Read the general description of the GFF format here: http://ensembl.org/info/website/upload/gff3.html
Here is the part of the GFF file describing the first transcript W03F9.5.1 of gene WBGene00006648 (the gene mentioned in Q5).
V WormBase gene 156825 166866 . + . ID=gene:WBGene00006648;Name=ttb-1;biotype=protein_coding;description=Transcription initiation factor IIB;gene_id=WBGene00006648
V WormBase mRNA 156825 166866 . + . ID=transcript:W03F9.5.1;Parent=gene:WBGene00006648;Name=W03F9.5.1;biotype=protein_coding;transcript_id=W03F9.5.1
V WormBase five_prime_UTR 156825 156830 . + . Parent=transcript:W03F9.5.1
V WormBase exon 156825 156937 . + . Parent=transcript:W03F9.5.1;Name=W03F9.5.1.e1;
V WormBase CDS 156831 156937 . + 0 ID=CDS:W03F9.5.1;Parent=transcript:W03F9.5.1;protein_id=W03F9.5.1
V WormBase exon 157019 157286 . + . Parent=transcript:W03F9.5.1;Name=W03F9.5.1.e2
V WormBase CDS 157019 157286 . + 1 ID=CDS:W03F9.5.1;Parent=transcript:W03F9.5.1;protein_id=W03F9.5.1
V WormBase exon 160308 160642 . + . Parent=transcript:W03F9.5.1;Name=W03F9.5.1.e3
V WormBase CDS 160308 160642 . + 0 ID=CDS:W03F9.5.1;Parent=transcript:W03F9.5.1;protein_id=W03F9.5.1
V WormBase CDS 163140 163350 . + 1 ID=CDS:W03F9.5.1;Parent=transcript:W03F9.5.1;protein_id=W03F9.5.1
V WormBase exon 163140 163364 . + . Parent=transcript:W03F9.5.1;Name=W03F9.5.1.e4
V WormBase three_prime_UTR 163351 163364 . + . Parent=transcript:W03F9.5.1
V WormBase exon 166568 166866 . + . Parent=transcript:W03F9.5.1;Name=W03F9.5.1.e5
V WormBase three_prime_UTR 166568 166866 . + . Parent=transcript:W03F9.5.1
Exercise: Create a GFF file (make sure to use a text editor such as TextEdit on Mac or Notepadd on Windows and save the document as plain text!) that contains the following annotation:
A protein-coding gene (pick a name for your gene, your choice) on chromosome V, strand +, positions: 92,450 to 95,200.

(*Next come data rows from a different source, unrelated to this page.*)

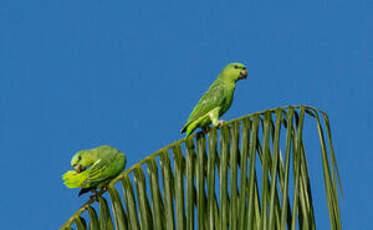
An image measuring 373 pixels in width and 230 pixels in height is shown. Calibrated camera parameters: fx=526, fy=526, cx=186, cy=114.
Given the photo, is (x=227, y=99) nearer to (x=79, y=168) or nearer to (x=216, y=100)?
(x=216, y=100)

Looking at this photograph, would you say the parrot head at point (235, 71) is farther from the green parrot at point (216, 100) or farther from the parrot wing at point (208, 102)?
the parrot wing at point (208, 102)

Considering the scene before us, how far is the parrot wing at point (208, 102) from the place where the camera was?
464 cm

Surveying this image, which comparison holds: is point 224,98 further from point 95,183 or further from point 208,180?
point 95,183

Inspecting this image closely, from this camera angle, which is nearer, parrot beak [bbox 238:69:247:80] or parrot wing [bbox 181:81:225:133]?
parrot wing [bbox 181:81:225:133]

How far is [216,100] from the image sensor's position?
4.74 metres

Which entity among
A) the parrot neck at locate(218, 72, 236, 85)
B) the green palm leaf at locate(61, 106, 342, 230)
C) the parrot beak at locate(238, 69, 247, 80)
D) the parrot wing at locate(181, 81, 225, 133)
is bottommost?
the green palm leaf at locate(61, 106, 342, 230)

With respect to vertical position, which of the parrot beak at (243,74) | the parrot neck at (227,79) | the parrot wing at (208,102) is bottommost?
the parrot wing at (208,102)

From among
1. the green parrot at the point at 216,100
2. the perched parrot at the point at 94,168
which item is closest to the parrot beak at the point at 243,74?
the green parrot at the point at 216,100

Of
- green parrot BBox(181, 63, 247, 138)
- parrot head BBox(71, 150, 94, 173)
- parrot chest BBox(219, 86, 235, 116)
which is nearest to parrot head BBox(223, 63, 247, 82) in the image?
green parrot BBox(181, 63, 247, 138)

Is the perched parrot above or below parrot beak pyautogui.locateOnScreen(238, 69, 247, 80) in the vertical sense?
below

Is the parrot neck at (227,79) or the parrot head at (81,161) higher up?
the parrot neck at (227,79)

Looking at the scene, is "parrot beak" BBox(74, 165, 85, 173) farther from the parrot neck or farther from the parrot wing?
the parrot neck

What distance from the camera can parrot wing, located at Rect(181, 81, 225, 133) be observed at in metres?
4.64

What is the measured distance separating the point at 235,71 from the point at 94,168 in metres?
1.60
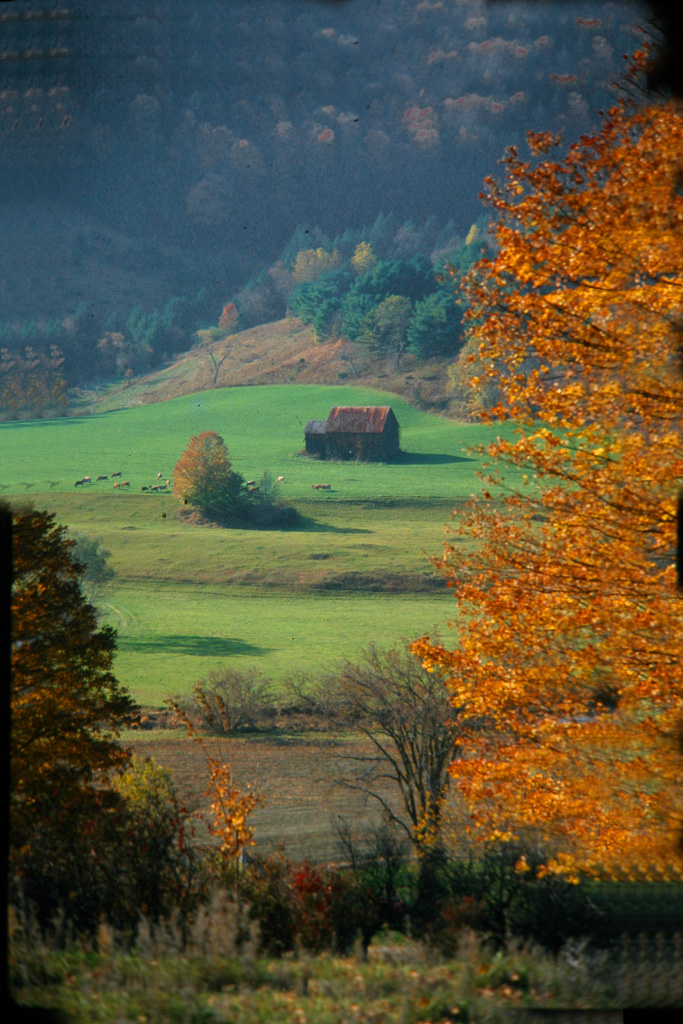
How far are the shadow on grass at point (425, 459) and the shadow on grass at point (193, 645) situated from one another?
2662mm

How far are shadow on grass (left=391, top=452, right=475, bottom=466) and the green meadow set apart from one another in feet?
0.05

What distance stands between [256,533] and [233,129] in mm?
4235

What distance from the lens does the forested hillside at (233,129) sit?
6.96 metres

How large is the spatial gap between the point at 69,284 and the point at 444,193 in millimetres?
3997

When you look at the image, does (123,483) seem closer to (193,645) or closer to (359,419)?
(193,645)

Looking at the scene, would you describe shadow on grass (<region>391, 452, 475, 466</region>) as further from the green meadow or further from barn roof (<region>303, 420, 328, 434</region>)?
barn roof (<region>303, 420, 328, 434</region>)

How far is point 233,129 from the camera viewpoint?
781 cm

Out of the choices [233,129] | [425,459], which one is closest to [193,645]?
[425,459]

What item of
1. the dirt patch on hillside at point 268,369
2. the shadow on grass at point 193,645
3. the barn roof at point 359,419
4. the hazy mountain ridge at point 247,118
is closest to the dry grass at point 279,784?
the shadow on grass at point 193,645

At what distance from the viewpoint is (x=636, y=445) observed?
591 centimetres

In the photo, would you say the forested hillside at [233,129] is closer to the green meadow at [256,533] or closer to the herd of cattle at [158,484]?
the green meadow at [256,533]

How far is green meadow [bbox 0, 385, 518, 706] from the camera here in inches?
324

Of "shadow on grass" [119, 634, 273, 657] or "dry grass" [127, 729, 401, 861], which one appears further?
"shadow on grass" [119, 634, 273, 657]

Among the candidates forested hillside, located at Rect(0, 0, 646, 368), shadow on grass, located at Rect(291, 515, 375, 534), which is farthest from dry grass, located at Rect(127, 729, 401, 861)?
forested hillside, located at Rect(0, 0, 646, 368)
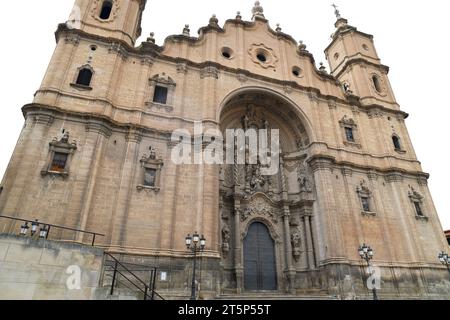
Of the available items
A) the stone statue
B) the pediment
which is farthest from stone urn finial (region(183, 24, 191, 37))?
the stone statue

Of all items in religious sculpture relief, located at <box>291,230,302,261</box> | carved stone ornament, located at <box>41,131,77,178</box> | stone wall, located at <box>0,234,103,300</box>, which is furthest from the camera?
religious sculpture relief, located at <box>291,230,302,261</box>

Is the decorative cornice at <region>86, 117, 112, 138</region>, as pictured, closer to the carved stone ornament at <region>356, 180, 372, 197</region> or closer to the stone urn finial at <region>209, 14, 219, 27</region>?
the stone urn finial at <region>209, 14, 219, 27</region>

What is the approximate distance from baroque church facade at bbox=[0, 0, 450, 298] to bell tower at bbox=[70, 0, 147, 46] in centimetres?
11

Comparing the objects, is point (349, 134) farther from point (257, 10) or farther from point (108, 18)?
point (108, 18)

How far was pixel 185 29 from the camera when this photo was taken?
832 inches

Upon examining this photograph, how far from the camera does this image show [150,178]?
1495cm

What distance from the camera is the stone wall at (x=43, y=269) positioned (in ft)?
26.1

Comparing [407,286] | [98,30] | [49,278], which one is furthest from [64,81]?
[407,286]

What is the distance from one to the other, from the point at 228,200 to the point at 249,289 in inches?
208

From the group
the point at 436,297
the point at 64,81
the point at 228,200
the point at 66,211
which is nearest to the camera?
the point at 66,211

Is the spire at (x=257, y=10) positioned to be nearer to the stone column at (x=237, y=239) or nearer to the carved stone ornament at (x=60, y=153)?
the stone column at (x=237, y=239)

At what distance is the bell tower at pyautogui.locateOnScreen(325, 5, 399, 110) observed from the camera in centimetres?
2517

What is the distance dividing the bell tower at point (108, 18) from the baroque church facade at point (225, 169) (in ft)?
0.37
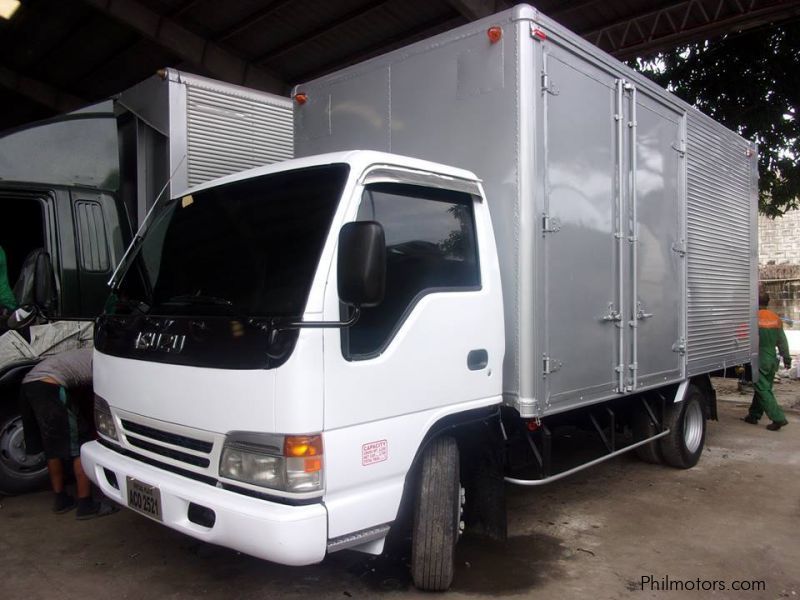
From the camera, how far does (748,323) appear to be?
6.87 metres

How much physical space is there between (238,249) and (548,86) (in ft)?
6.68

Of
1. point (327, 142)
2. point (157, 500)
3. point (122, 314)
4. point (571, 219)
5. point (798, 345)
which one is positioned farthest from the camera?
point (798, 345)

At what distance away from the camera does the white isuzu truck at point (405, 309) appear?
2654 millimetres

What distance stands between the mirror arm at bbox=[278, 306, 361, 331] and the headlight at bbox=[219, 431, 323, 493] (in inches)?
17.5

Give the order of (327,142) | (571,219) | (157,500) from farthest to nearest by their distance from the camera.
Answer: (327,142), (571,219), (157,500)

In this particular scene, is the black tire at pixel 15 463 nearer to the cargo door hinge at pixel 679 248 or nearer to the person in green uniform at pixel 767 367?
the cargo door hinge at pixel 679 248

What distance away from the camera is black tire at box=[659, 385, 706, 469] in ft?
18.4

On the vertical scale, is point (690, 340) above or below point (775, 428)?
above

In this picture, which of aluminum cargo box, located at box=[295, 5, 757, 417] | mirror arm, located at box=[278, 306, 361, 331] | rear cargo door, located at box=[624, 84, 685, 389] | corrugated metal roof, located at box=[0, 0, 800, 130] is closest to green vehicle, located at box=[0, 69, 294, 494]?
aluminum cargo box, located at box=[295, 5, 757, 417]

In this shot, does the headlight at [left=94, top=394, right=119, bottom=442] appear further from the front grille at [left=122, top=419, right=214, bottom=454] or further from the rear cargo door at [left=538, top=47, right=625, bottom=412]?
the rear cargo door at [left=538, top=47, right=625, bottom=412]

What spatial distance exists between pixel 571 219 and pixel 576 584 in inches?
83.8

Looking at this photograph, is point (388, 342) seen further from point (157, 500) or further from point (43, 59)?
point (43, 59)


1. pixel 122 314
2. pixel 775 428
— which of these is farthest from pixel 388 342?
pixel 775 428

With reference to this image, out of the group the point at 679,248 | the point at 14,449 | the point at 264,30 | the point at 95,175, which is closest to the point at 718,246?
the point at 679,248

This gene is made of 2 exons separated by one intron (intron location: 93,232-93,799).
The first 150 nt of the gene are the 5 prime UTR.
Pro Tip: use a ".gff3" extension for your file name.
Use Ensembl's Custom tracks functionality to upload your gff file and display its content. Include in your lab report a screenshot of the genome browser displaying the information from your gff file.
Include the content of your gff file in your lab report.